To verify the expression level of key Hubs, we obtained data from TCGA-LAML, GTEx datasets and GSE30029 and conducted gene expression analysis. After data standardization, a block diagram will be created where rows represent the samples and a list shows the gene expression values in the samples. If there is no batch effect in the data, it can be used as a batch of data for subsequent analysis. The red color in the figure represents AML samples, while the black color represents healthy control samples. It is believed that there are significant differences in genes [15].

Correlation analysis of clinical information between SLC27A2 and DLBCL and AML

Download clinical information of DLBCL and AML patients from TCGA and analyze the correlation between SLC27A2 and patient analysis and age through expression differences [19].

Correlation analysis between immune microenvironment and SLC27A2 in DLBCL and AML

We used EPIC to analyze the correlation between SLC27A2 and a large number of tumor infiltrating immune cells in DLBCL and AML. Spearman correlation analysis between SLC27A2 and immune score. The horizontal axis in the figure represents the expression or model score distribution of the first gene, the vertical axis represents the immune score distribution, and the density curve on the right represents the trend of immune score distribution; The upper density curve represents the distribution trend of a gene or model score; The top numerical value represents the correlation p-value, correlation coefficient, and correlation calculation method [24].
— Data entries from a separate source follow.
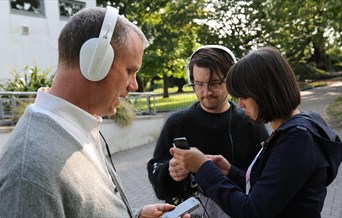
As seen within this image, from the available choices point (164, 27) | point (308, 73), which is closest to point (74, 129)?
point (164, 27)

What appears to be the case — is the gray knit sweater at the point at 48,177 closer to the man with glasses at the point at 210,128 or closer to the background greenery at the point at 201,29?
the man with glasses at the point at 210,128

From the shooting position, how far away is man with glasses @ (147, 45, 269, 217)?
2248 mm

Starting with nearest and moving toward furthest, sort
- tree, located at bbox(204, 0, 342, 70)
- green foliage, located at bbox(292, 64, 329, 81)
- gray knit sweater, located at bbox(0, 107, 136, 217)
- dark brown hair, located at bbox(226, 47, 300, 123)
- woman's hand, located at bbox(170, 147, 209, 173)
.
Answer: gray knit sweater, located at bbox(0, 107, 136, 217) < dark brown hair, located at bbox(226, 47, 300, 123) < woman's hand, located at bbox(170, 147, 209, 173) < tree, located at bbox(204, 0, 342, 70) < green foliage, located at bbox(292, 64, 329, 81)

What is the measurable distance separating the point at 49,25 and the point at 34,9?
34.2 inches

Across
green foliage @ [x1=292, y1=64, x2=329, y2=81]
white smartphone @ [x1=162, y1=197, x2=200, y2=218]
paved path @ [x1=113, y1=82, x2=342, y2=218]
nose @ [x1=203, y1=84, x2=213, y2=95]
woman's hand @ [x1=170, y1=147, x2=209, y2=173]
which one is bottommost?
paved path @ [x1=113, y1=82, x2=342, y2=218]

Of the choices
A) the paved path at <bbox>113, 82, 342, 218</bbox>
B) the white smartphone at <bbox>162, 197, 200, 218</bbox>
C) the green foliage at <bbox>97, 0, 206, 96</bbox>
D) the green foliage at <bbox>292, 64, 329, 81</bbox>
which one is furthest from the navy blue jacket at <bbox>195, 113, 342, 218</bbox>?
the green foliage at <bbox>292, 64, 329, 81</bbox>

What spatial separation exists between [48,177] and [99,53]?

Protein interaction analysis of key Hub Genes in DLBCL and AML

To investigate the protein interaction mechanism of key Hub genes in DLBCL, we used GeneMANIA (https://genemania.org/) constructed a PPI network centered around key Hub genes was constructed, which includes association data on protein genetic interactions, pathways, co expression, co localization, and protein domain similarity. Then, GO functional enrichment and KEGG pathway analysis were performed on genes constructed using GeneMANIA centered around the Hub gene [19].

Statistical analysis

As mentioned above, most statistical analyses of differential gene expression were conducted using R 4.2.1 and online databases [15]. Perform statistical analysis on data obtained from the database using GraphPad Prism software version 7.0 (GraphPad Software Inc., La Jolla, California). Student t-test or rank sum test is used for comparison between two groups. Survival analysis was conducted using the Kaplan Meier method and logarithmic rank test [25].

Results

Expression and mechanism analysis of fatty acid metabolism related genes in DLBCL

A total of 24 fatty acid metabolism related genes were screened in the DLBCL dataset GSE56315 and GSE25638, of which 22 were upregulated (Fig. 1A) and 2 were downregulated (Fig. 1B). 24 fatty acid metabolism related genes are mainly enriched in the GO pathway, including Monocarboxylic acid metabolic process, Unsaturated fatty acid metabolic process, Sulfur compound metabolic process, Lipid catabolic process, and Oxidoreductase activity (Fig. 1C).

Fig. 1
figure 1

Screen and mutually validate fatty acid related genes with significant differences in expression using the GSE56315 dataset and GSE25638 dataset, and study their functions through GO enrichment analysis. A total of 24 fatty acid metabolism related genes were screened in the DLBCL dataset GSE56315 and GSE25638, of which 22 were upregulated (A) and 2 were downregulated (B). 24 fatty acid metabolism related genes are mainly enriched in the GO pathway, including Monocarboxylic acid metabolic process, Unsaturated fatty acid metabolic process, Sulfur compound metabolic process, Lipid catabolic process, and Oxidoreductase activity (C)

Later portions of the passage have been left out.